Augsburger Allgemeine - Politik - 27. Februar 2009

Europa in schlechtem Licht

Leuchtmittel Energiesparlampen geraten in die Kritik, weil sie Quecksilber enthalten. Fachleute raten: Die EU sollte besser auf die neuen LED-Leuchten warten

Von Detlef Drewes

Brüssel In Brüssel ist man überrascht. Nach dem Aus für die Glühbirne hatten wohl alle mit einer Art ökologischem Aufbruch der Bürger gerechnet. Doch das Gegenteil ist der Fall. Bei Kommission und Abgeordneten gehen täglich Beschwerden von Bürgern ein, Geschäfte berichten von regelrechten Hamsterkäufen, bevor am 1. September als Erstes die 100-Watt-Birne aus den Regalen genommen werden muss.

Inzwischen mehren sich auch die Stimmen der Fachleute, die sagen: "Jetzt wird eine veraltete Technologie durch eine in wenigen Jahren als veraltet geltende Technik ersetzt." War das Aus für die Glühlampe ein Fehler? "Es passiert leider, dass man Vorschlägen zustimmt, ohne sich überhaupt der Tragweite bewusst zu sein", sagte der CDU-Europa-Politiker Peter Liese mit Blick auf das Ja seiner Kollegen zum Glühbirnen-Verbot.

Energiesparlampen, die Brüssel gerne als Lichtquelle der Zukunft preist, sind zwar auf Dauer billiger als herkömmliche Glaskolben, gelten aber wegen ihres Quecksilber-Gehaltes als zumindest riskant - nach einer zerbrochenen Röhre sollte das betreffende Zimmer unbedingt sofort gelüftet werden, lauten die Empfehlungen. "Die Zukunft gehört aber den LED-Lampen", prophezeit Deutschlands führender Wissenschaftler, Tran Quoc Khanh, Professor für Lichttechnik an der Technischen Universität Darmstadt. Dort werden die neuartigen Leuchten zunächst für den Ersatz der bisherigen Strassenlampen getestet - mit überragenden Erfolgen. Während bisherige (Quecksilberdampf-)Laternen 89 Watt Strom verbrauchen, schlucken die neuen Hochdruck-Natriumdampf-Leuchten, die jetzt von vielen Kommunen montiert werden, noch 60 Watt, Hochleistungs-LED dagegen nur 29 Watt. Außerdem halten die neuartigen Leuchtdioden-Lampen bis zu vier Mal länger, sparen nicht nur 30, sondern 70 Prozent CO2-Emissionen ein und liefern noch dazu ein Licht, das nahezu ohne Streuverluste auskommt und sogar nachtaktive Insekten schont. Khanh: "Bis 2012 wird unsere Forschung so weit fortgeschritten sein, dass die LED-Leuchten die energetisch, licht- und umwelttechnisch sinnvollste Lösung darstellen."
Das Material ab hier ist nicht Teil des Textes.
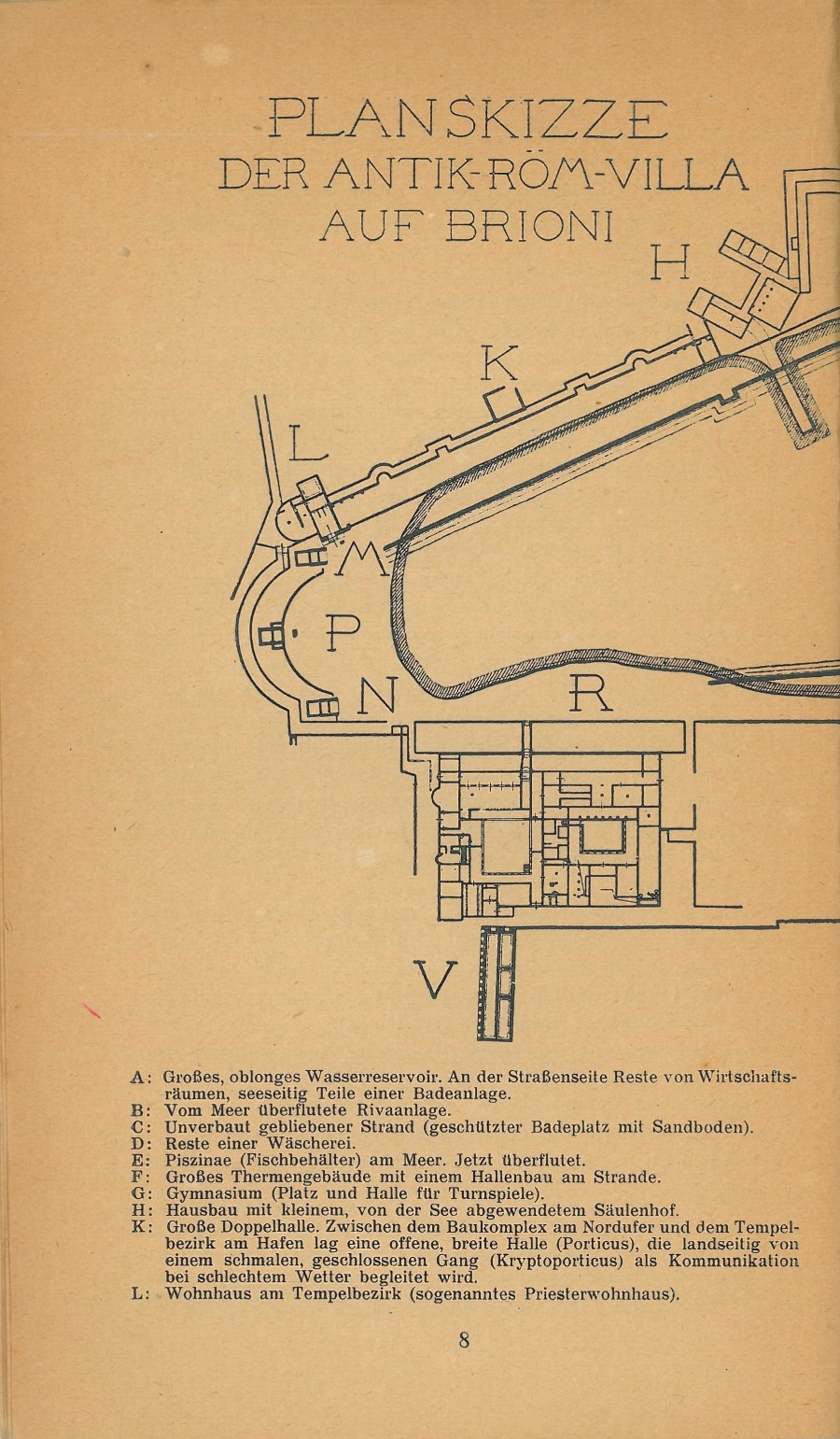 PLANSKIZZE
DER ANTIK-RÖM-VILLA
AUF BRIONI

H

K

L

M

P

N

R

V

A: Großes, oblonges Wasserreservoir. An der Straßenseite Reste von Wirtschaftsräumen, seeseitig Teile einer Badeanlage.
B: Vom Meer überflutete Rivaanlage.
C: Unverbaut gebliebener Strand (geschützter Badeplatz mit Sandboden).
D: Reste einer Wäscherei.
E: Piszinae (Fischbehälter) am Meer. Jetzt überflutet.
F: Großes Thermengebäude mit einem Hallenbau am Strande.
G: Gymnasium (Platz und Halle für Turnspiele).
H: Hausbau mit kleinem, von der See abgewendetem Säulenhof.
K: Große Doppelhalle. Zwischen dem Baukomplex am Nordufer und dem Tempelbezirk am Hafen lag eine offene, breite Halle (Porticus), die landseitig von einem schmalen, geschlossenen Gang (Kryptoporticus) als Kommunikation bei schlechtem Wetter begleitet wird.
L: Wohnhaus am Tempelbezirk (sogenanntes Priesterwohnhaus).

8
Da die EU allerdings das Datum für den vollständigen Austausch auf 2012 angesetzt hat, werden nun wohl erst einmal die weit weniger wirksamen Leuchtkörper montiert, um dann noch einmal ersetzt zu werden. Denn die Beleuchtung der Straßen, Parks und Plätze reißt den Kommunen gewaltige Löcher ins Stadtsäckel: Rund 760 Millionen Euro bezahlen deutsche Städte und Gemeinden allein für den Strom. Wartung und Instandhaltung der Laternen gehen in die Milliarden.
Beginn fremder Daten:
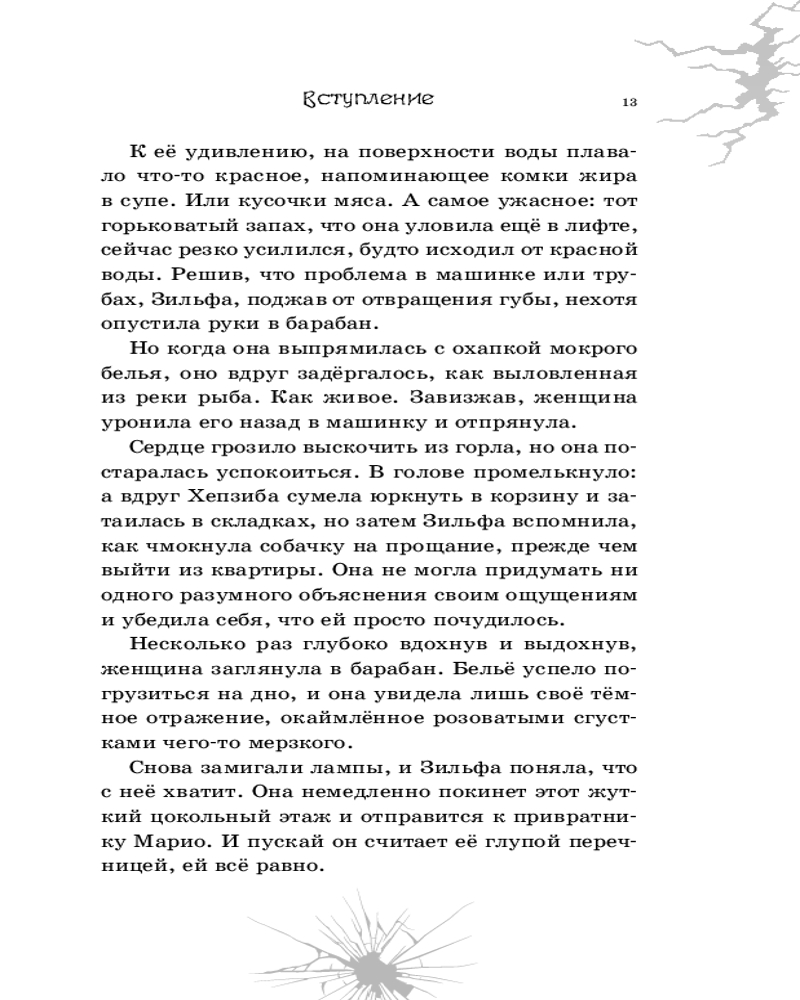 Вступление 13

К её удивлению, на поверхности воды плавало что-то красное, напоминающее комки жира в супе. Или кусочки мяса. А самое ужасное: тот горьковатый запах, что она уловила ещё в лифте, сейчас резко усилился, будто исходил от красной воды. Решив, что проблема в машинке или трубах, Зильфа, поджав от отвращения губы, нехотя опустила руки в барабан.

Но когда она выпрямилась с охапкой мокрого белья, оно вдруг задёргалось, как выловленная из реки рыба. Как живое. Завизжав, женщина уронила его назад в машинку и отпрянула.

Сердце грозило выскочить из горла, но она постаралась успокоиться. В голове промелькнуло: а вдруг Хепзиба сумела юркнуть в корзину и затаилась в складках, но затем Зильфа вспомнила, как чмокнула собачку на прощание, прежде чем выйти из квартиры. Она не могла придумать ни одного разумного объяснения своим ощущениям и убедила себя, что ей просто почудилось.

Несколько раз глубоко вдохнув и выдохнув, женщина заглянула в барабан. Бельё успело погрузиться на дно, и она увидела лишь своё тёмное отражение, окаймлённое розоватыми сгустками чего-то мерзкого.

Снова замигали лампы, и Зильфа поняла, что с неё хватит. Она немедленно покинет этот жуткий цокольный этаж и отправится к привратнику Марио. И пускай он считает её глупой перечницей, ей всё равно.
Auch in den Privatwohnungen wird die neue Lampen-Technik für eine Lichtrevolution sorgen. In etwa zwei Jahren werde der Preis der neuen Leuchten so gefallen sein, dass sie konkurrenzfähig sind, heißt es bei den Herstellern. 100 000 Stunden sollen die LEDs dann halten.

Bei der "Stiftung Warentest" fielen die ersten Produkte für den Hausgebrauch erst einmal durch: zu wenig hell, zu diffuses Licht, keine warmweiße Farbe. Doch die Tester sind sich mit den Forschern einig: In wenigen Jahren werden die neuen Leuchtdioden allen Anforderungen an eine wohnliche Beleuchtung genügen und erschwinglich sein. Doch dann wurde Europa erst schon auf Energiesparlampen umgestellt - vorausgesetzt, der heute angelegte Vorrat an Glühbirnen hat nicht doch bis dahin gehalten.